### [WHAT IS NEEDED]
From the excerpt on vortex pinning in graphene stacks, quote everything from "It is obvious" down to "very low temperatures.".

Λ is the 2D thin-film screening length, λ_|| is the effective penetration depth parallel to the graphene planes, and s is the interlayer spacing.

Where the layers i and j are adjacent and the vortices are directly vertically aligned, this reduces to

$$\begin{eqnarray}&&{\bf{F}}({\bf{z}},\mathrm{0,1})\approx \hat{z}\;\displaystyle \frac{{\varphi }_{0}^{2}{s}^{2}}{16{\pi }^{2}{\lambda }_{| | }^{4}}.\end{eqnarray} \tag{ 3 }$$

It is obvious from this simplistic analysis that the magnetic pinning force between two pancake vortices in adjacent layers is proportional to the square of the interlayer spacing and inversely proportional to the fourth power of the magnetic field penetration depth within the layer. As a practical example consider the following: the interlayer spacing in Bi₂Sr₂CaCu₂O_8+x is 1.5 nm and for graphene stacks it is 0.2 nm. Thus the pinning force in the graphene stacks would be 56 times less than that of Bi₂Sr₂CaCu₂O_8+x if the magnetic field penetration depths were identical. This is significant as it implies that, in the absence of external pinning, flux-flow resistance may be a factor in the resistance of graphene at very low temperatures.

### [Numerical reasoning data from charts]
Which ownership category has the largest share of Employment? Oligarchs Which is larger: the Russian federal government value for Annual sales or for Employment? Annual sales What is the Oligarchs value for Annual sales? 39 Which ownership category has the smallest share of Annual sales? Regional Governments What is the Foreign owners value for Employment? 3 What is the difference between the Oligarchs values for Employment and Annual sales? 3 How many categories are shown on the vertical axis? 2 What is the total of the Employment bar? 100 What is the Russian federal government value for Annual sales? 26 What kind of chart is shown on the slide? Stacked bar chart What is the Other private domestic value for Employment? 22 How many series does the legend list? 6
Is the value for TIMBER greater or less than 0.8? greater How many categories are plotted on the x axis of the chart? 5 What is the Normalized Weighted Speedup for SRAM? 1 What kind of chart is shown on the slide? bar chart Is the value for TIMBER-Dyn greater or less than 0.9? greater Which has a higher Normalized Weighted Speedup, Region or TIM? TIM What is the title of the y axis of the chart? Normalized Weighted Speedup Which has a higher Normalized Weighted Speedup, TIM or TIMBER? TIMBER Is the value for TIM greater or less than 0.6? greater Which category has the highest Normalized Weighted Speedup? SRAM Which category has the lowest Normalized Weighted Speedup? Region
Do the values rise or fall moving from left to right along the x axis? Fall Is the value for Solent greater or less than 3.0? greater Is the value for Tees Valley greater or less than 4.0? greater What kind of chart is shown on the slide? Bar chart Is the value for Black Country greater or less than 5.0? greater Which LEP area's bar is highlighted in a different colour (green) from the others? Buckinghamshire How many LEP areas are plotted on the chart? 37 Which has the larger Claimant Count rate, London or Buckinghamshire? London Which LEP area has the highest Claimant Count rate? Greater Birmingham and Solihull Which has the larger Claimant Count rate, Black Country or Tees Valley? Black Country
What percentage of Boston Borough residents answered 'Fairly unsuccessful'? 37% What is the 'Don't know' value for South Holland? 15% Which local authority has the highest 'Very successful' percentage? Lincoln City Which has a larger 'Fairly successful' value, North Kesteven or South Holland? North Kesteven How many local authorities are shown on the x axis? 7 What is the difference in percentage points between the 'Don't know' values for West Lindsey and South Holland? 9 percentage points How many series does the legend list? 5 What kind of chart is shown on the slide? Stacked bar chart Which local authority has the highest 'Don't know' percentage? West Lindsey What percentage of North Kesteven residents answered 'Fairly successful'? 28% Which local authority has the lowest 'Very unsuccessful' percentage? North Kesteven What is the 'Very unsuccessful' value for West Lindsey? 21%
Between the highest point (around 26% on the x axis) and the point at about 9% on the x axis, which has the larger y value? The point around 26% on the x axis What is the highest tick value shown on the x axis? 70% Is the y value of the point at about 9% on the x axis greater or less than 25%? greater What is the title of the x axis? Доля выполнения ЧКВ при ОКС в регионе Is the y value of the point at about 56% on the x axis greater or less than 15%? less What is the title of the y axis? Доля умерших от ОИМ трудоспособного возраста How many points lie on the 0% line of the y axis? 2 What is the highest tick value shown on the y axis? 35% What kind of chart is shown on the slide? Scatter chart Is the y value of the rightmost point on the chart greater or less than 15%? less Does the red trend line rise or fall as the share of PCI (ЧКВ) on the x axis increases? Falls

### [RESULT FOR THIS EXERCISE]
It is obvious from this simplistic analysis that the magnetic pinning force between two pancake vortices in adjacent layers is proportional to the square of the interlayer spacing and inversely proportional to the fourth power of the magnetic field penetration depth within the layer. As a practical example consider the following: the interlayer spacing in Bi₂Sr₂CaCu₂O_8+x is 1.5 nm and for graphene stacks it is 0.2 nm. Thus the pinning force in the graphene stacks would be 56 times less than that of Bi₂Sr₂CaCu₂O_8+x if the magnetic field penetration depths were identical. This is significant as it implies that, in the absence of external pinning, flux-flow resistance may be a factor in the resistance of graphene at very low temperatures.